Article
[Start]
Tuesday, May 27, 2014

Captor of Sin - Big Four Thrash and an unexpected ally

I grew up in a conservative home and the first metal band I was allowed to listen to was Stryper, who are a Christian metal band. But since they were the only Christian metal band in the cassette aisle at Meijer, and Petra are as boring as shit, I bought Yngwie's Trilogy, KISS' Asylum, and Maiden's Somewhere In Time. I liked those albums, but something was missing. They weren't hard enough, crazy enough, bombastic enough. Pretty soon, I discovered the Big Four of Thrash, and was soon squirting my teenage jism to staccatto riffs with difficult time changes. This was my soul music. This spoke to what I was feeling and I was feeling pretty pissed off about life and really didn't have much of a sense of humor about it. The Big Four; Metallica, Megadeth, Anthrax, and Slayer, explained my youthful rage. Recently, I turned 43. For my birthday, I requested a Big 4 night, because I am apparently going through a mid-life crisis. I am not getting any younger. And I'm still pretty pissed off about life. My anger has deepened. My rage is a fine, barrel aged whiskey. I savor it.
[End]
(Spatial reasoning question data)
[Start]
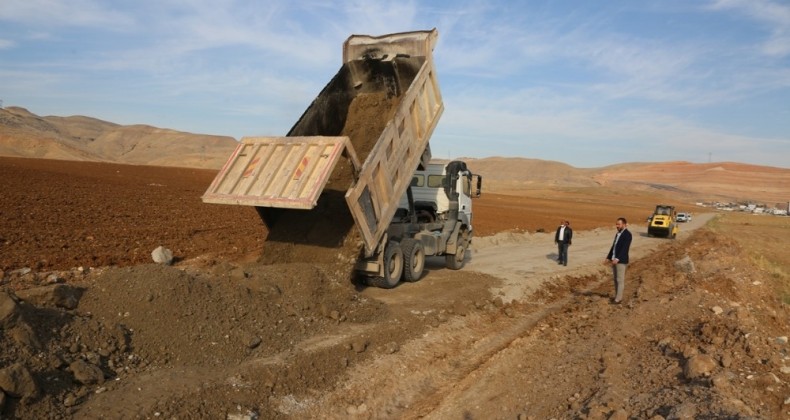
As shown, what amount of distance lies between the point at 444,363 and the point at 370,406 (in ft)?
5.43

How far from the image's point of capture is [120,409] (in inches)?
200

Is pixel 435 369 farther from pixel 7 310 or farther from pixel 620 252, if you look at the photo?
pixel 620 252

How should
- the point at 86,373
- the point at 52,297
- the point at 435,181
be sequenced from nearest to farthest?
the point at 86,373 < the point at 52,297 < the point at 435,181

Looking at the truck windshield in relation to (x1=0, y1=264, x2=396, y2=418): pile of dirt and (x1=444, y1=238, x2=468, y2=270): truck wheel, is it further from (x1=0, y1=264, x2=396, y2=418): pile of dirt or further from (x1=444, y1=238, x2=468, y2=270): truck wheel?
(x1=0, y1=264, x2=396, y2=418): pile of dirt

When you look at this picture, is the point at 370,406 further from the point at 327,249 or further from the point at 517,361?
the point at 327,249

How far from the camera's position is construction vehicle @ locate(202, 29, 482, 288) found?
9.13 m

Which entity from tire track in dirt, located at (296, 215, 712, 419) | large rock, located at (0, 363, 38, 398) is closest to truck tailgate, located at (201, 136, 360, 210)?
tire track in dirt, located at (296, 215, 712, 419)

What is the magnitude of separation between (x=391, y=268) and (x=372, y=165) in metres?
2.43

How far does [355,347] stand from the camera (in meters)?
7.33

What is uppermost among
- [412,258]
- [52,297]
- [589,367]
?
[52,297]

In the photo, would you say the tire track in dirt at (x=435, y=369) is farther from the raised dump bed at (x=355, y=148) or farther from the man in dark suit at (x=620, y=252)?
the raised dump bed at (x=355, y=148)

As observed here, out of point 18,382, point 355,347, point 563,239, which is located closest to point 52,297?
point 18,382

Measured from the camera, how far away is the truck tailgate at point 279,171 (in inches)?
345

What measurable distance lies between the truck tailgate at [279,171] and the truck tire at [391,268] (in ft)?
7.11
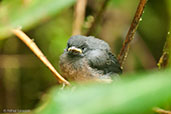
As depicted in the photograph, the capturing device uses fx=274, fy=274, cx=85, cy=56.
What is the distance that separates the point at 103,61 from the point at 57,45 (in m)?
0.91

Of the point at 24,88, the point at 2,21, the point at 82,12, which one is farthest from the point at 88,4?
the point at 2,21

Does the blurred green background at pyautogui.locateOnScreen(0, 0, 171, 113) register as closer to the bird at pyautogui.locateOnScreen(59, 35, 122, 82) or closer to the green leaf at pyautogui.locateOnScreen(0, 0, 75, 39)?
the bird at pyautogui.locateOnScreen(59, 35, 122, 82)

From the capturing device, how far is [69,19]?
13.0 feet

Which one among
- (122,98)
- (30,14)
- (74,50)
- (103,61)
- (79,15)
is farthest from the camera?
(79,15)

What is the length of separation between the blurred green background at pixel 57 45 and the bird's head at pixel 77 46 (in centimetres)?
68

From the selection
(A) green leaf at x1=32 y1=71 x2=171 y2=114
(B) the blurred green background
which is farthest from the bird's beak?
(A) green leaf at x1=32 y1=71 x2=171 y2=114

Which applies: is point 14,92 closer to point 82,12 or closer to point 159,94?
point 82,12

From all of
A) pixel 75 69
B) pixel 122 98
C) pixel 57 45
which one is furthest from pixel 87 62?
pixel 122 98

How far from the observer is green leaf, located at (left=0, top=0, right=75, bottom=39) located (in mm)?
898

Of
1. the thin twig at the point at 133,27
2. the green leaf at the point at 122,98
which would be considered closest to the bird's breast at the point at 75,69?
the thin twig at the point at 133,27

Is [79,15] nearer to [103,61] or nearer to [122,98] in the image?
[103,61]

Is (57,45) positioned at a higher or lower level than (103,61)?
higher

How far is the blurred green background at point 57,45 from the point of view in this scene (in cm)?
371

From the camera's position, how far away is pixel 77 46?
269 centimetres
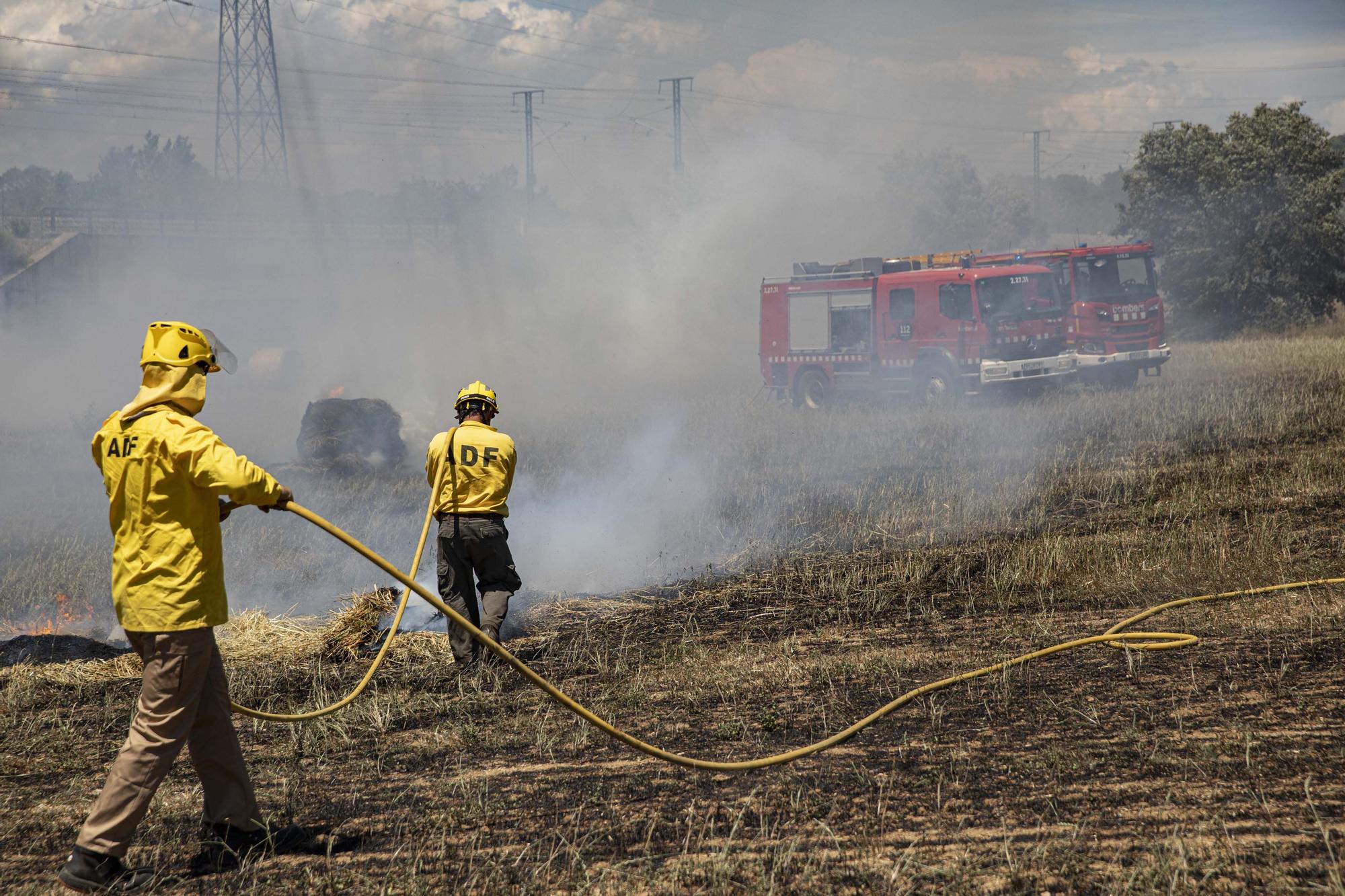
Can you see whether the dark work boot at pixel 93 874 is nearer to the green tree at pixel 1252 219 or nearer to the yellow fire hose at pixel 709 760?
the yellow fire hose at pixel 709 760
[End]
Your tasks
(a) Answer these questions about the blog post on the Big Four of Thrash above:
(i) Which band was the first metal band the writer was allowed to listen to?
(ii) Which three albums did the writer buy?
(iii) What age did the writer recently turn?
(b) Please write the next part of the blog post on the Big Four of Thrash, picking up after its final sentence.

Exercise results
(a)
(i) Stryper
(ii) Yngwie's Trilogy, KISS' Asylum, and Maiden's Somewhere In Time
(iii) 43

(b)
First, we heard a certified classic that is nearly immune to criticism. What can you say that hasn't been said about Metallica's Ride The Lightening? Just the facts, I suppose. It was released in 1985 and it was the breakthrough masterpiece that catapulted them to eventual domination. This is their best album. It eschews the cliches of the debut, and it lacks the ponderousness of later thrashsterpieces. It is a sleek metal machine, a mighty meeting of riff and song, of dark atmosphere and foreboding that they never really expressed again. There is an evil vibe here. There is death. Hetfield is in his lyrical prime, expressing directly, without metaphor, the many exciting ways to die, whether by your own hand, the hand of God, by nature, by the state. And after all that, we are sucked into the primordial ooze with Cthulhu. If you can't appreciate this album, then you will never fully appreciate life itself. This would have been winner of the night, if I wasn't such an asshole.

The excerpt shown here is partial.